Aim of the task » Below are some records; give them all again exactly, but not the pictures.

Data for review »
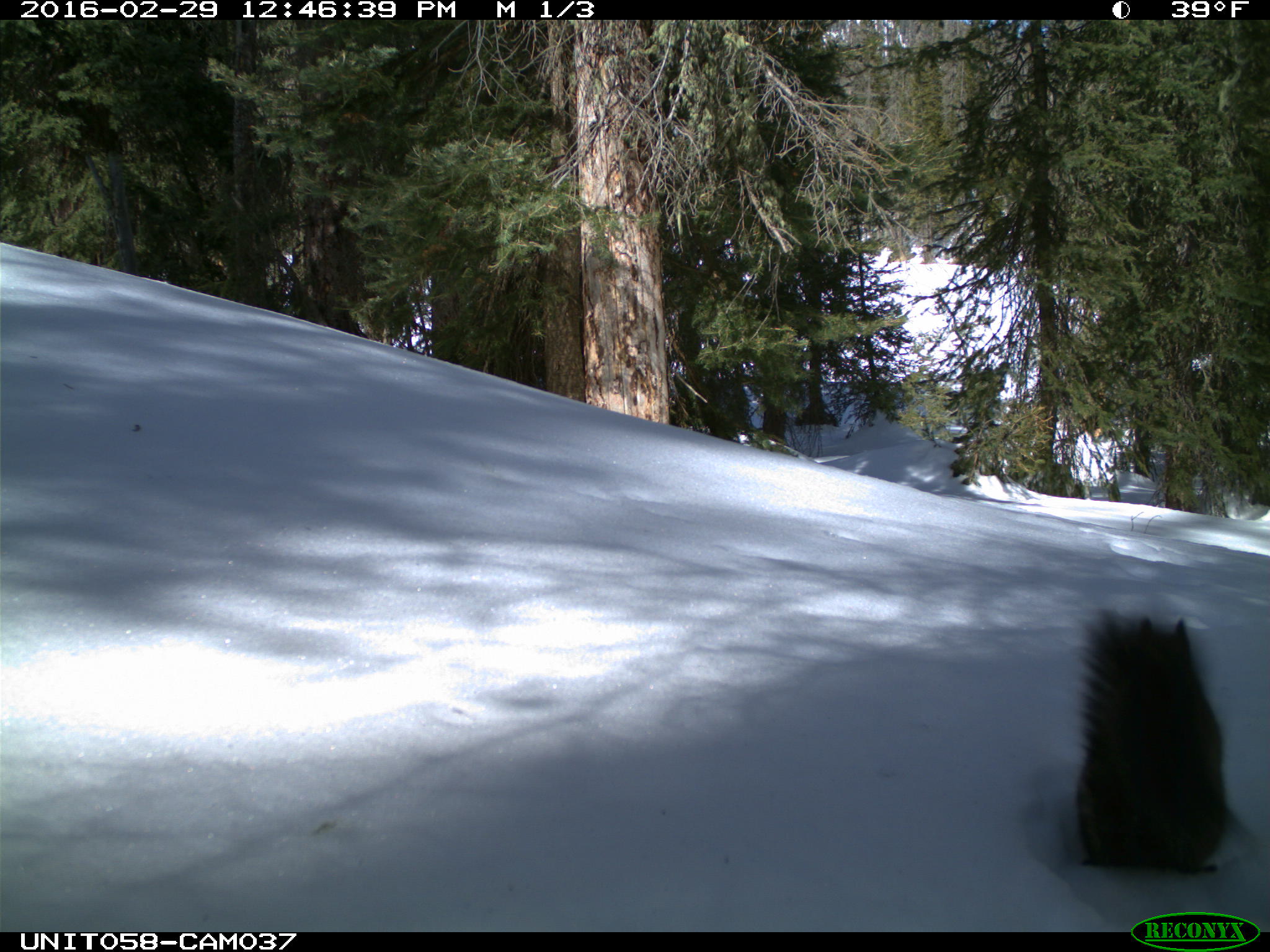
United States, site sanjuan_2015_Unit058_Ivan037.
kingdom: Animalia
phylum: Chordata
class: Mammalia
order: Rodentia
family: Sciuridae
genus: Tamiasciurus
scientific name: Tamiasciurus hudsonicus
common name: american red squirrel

Result for this task »
United States, site sanjuan_2015_Unit058_Ivan037.
kingdom: Animalia
phylum: Chordata
class: Mammalia
order: Rodentia
family: Sciuridae
genus: Tamiasciurus
scientific name: Tamiasciurus hudsonicus
common name: american red squirrel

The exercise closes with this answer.